Buyers managed a brief rebound, but momentum waned as the week progressed. The latest U.S. retail sales reports led to a temporary spike toward the moving averages, though sellers soon pushed the price back down, nearing session lows around 0.8048. The short-term bias favours sellers if the price remains below 0.8075, with a rally above that level altering the sentiment towards buyers.
Price Movement and Key Levels
A further decline might be reinforced if the price breaks beneath the 0.80405 level, subsequently going below the swing area of 0.80233 to 0.8017. Key resistance remains around the 0.8075 zone, while the first support is at 0.80405, and a second support zone lies between 0.80233 and 0.8017. The overall short-term outlook remains bearish unless it breaches the 0.8075 resistance area.
Given the failure to hold above 0.8075, we see the path of least resistance as lower for USDCHF. Derivative traders should consider strategies that benefit from a decline or sideways movement below this key resistance. This could involve buying put options with strikes targeting the 0.8020 area or establishing short futures positions with a stop-loss just above the 0.8075 moving average confluence.
This technical weakness in the dollar aligns with recent fundamental data. The July 2025 U.S. CPI report, which showed core inflation moderating to 2.8%, has led markets to price out any further Fed rate hikes for the year. The weaker-than-expected U.S. retail sales print from this week further dampens the outlook for the dollar, explaining why sellers emerged so quickly on the news.

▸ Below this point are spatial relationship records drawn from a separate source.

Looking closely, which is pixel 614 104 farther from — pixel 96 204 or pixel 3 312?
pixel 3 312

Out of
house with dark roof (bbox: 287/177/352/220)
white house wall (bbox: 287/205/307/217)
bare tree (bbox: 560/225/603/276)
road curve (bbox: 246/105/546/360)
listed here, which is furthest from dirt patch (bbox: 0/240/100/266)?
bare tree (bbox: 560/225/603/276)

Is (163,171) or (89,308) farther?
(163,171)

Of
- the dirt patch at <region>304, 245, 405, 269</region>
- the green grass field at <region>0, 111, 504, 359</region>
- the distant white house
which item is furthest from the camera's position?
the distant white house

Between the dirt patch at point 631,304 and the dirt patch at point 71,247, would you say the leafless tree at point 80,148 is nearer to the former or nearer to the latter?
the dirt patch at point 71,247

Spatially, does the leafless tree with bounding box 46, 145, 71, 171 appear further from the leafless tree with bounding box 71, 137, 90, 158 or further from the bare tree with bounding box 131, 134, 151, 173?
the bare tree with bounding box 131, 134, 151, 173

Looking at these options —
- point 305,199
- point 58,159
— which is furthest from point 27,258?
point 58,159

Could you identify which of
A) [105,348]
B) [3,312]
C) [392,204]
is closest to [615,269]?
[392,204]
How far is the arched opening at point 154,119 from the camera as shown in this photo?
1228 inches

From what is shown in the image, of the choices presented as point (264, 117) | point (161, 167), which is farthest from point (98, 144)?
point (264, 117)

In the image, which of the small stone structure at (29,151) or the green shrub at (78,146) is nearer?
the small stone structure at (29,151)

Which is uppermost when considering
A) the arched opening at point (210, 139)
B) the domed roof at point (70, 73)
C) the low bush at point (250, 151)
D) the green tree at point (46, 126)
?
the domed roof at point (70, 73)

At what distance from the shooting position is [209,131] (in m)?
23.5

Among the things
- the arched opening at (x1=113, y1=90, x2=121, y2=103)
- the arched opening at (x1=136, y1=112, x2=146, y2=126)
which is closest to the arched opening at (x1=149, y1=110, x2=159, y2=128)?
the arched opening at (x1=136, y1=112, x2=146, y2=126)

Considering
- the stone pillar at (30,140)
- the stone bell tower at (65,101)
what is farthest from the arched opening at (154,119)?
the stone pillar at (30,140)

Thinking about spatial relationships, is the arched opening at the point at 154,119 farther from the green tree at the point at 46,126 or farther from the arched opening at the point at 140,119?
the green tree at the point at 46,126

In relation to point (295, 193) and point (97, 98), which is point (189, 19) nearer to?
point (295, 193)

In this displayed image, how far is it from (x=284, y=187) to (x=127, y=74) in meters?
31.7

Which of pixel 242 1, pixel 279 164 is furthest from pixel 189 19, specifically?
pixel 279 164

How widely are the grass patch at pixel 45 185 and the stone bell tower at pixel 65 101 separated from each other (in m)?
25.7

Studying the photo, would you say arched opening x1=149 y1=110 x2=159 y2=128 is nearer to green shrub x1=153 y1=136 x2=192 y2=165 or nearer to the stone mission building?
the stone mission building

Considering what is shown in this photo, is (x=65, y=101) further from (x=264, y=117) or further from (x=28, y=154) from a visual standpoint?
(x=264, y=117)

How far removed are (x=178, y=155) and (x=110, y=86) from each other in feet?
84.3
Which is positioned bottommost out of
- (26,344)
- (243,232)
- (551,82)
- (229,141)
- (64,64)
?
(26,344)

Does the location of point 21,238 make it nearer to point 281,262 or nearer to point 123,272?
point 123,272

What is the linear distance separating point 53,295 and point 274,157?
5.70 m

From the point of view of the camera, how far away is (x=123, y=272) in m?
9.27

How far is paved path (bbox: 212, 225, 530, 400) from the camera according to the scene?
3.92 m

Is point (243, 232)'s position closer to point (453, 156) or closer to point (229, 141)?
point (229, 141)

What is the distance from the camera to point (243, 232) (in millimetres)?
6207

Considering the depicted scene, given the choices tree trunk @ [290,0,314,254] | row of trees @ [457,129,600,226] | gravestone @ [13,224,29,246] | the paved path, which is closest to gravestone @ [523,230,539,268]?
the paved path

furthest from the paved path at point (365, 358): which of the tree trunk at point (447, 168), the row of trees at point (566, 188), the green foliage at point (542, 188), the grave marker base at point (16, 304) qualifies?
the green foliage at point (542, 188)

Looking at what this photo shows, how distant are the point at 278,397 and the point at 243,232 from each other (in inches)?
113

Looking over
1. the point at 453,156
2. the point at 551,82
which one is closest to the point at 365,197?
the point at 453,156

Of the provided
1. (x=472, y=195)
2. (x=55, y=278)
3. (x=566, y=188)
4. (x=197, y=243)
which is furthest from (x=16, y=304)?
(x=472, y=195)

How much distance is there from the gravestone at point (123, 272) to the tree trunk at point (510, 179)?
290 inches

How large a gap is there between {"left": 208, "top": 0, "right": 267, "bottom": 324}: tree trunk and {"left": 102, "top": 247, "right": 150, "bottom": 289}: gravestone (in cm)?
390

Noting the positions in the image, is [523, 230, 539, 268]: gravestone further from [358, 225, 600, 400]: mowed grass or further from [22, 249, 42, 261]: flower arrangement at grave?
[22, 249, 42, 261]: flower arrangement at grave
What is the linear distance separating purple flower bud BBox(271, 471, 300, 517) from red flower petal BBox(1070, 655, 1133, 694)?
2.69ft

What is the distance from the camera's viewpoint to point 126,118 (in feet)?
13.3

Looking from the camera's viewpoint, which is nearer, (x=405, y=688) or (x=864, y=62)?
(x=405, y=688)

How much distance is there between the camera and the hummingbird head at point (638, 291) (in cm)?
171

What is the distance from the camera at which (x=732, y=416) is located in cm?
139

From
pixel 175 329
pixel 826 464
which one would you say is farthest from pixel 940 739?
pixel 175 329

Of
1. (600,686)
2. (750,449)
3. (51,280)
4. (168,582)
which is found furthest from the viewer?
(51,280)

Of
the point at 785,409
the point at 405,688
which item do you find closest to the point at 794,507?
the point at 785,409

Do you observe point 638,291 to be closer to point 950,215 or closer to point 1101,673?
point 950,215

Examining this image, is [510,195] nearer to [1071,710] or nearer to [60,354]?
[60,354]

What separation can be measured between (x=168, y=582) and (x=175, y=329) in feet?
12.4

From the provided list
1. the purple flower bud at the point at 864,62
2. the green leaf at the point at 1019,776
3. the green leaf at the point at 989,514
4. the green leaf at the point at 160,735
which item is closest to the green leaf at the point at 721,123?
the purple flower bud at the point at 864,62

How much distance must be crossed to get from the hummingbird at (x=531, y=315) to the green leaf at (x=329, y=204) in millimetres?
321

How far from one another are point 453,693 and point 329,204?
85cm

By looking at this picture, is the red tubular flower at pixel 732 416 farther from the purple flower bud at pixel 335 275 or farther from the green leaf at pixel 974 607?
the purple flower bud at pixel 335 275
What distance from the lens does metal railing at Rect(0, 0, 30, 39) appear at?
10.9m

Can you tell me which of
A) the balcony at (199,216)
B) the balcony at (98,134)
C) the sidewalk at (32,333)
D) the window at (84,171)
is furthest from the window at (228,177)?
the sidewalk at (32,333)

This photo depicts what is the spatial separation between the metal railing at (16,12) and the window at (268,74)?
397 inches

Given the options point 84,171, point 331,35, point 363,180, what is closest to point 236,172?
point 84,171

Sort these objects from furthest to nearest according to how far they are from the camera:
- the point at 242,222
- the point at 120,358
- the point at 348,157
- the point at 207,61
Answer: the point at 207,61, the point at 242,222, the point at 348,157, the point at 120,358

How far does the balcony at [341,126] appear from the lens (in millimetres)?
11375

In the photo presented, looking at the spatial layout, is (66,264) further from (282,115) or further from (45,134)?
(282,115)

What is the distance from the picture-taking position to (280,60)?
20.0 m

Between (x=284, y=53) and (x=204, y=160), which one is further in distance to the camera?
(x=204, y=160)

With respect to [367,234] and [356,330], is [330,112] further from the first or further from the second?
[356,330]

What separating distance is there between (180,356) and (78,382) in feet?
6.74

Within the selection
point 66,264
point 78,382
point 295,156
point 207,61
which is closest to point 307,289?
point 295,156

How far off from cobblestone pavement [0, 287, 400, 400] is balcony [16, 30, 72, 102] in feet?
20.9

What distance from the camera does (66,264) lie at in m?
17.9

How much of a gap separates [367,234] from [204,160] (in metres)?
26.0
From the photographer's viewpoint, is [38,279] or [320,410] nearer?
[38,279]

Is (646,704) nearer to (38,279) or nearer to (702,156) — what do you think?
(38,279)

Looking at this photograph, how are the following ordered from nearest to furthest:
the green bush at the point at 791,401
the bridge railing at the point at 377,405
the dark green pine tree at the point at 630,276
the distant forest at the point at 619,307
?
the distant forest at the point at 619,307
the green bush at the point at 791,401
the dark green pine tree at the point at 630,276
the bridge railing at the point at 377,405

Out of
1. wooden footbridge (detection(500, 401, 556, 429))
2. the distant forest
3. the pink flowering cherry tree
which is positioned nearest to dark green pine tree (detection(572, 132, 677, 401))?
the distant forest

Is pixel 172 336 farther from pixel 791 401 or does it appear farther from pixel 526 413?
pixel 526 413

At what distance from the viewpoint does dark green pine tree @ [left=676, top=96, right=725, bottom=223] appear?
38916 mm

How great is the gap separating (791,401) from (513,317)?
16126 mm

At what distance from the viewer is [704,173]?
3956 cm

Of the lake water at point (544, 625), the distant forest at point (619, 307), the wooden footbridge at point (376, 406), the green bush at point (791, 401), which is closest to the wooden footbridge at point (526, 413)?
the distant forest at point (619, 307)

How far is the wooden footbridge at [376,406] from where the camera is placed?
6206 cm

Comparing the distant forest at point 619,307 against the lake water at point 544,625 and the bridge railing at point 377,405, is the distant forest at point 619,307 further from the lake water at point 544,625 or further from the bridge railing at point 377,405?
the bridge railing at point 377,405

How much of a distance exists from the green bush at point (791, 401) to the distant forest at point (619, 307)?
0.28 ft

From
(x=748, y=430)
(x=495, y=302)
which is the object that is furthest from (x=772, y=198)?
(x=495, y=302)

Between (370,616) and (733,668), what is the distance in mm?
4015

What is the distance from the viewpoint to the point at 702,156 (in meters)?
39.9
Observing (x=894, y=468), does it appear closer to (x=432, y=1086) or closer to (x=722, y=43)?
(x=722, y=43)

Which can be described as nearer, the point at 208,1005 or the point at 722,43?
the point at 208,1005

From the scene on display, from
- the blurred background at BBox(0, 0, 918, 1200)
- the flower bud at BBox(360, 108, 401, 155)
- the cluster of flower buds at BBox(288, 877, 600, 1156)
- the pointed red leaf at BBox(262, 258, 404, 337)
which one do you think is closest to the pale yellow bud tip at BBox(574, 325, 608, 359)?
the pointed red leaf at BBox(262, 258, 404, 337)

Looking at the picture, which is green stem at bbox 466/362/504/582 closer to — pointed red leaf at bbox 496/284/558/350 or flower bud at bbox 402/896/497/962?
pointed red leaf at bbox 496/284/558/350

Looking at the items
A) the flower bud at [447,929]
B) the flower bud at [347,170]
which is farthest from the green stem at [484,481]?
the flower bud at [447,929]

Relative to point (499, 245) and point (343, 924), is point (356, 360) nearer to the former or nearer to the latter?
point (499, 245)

Swiss Franc Strength and Central Bank Policies
On the other side of the pair, the Swiss franc is showing underlying strength. The Swiss National Bank has maintained a hawkish stance, with recent comments pointing to concerns over inflation, which printed at an annualized 2.1% last month, above the SNB’s target. This policy divergence between a pausing Fed and a vigilant SNB supports a weaker USDCHF.
We remember the SNB’s surprise 50 basis point hike back in June 2022, which showed their willingness to act decisively to curb inflation. That history suggests the SNB’s credibility is high, and traders are hesitant to fight a central bank so clearly focused on a strong currency policy. This makes shorting USDCHF rallies a more compelling strategy.
For the coming weeks, we will be watching the 0.8040 support level closely. A decisive break would open the door to the June 2025 swing lows near 0.8017. Traders could use bear put spreads to define risk while positioning for this potential move lower, especially if the price remains capped by the 0.8075 resistance.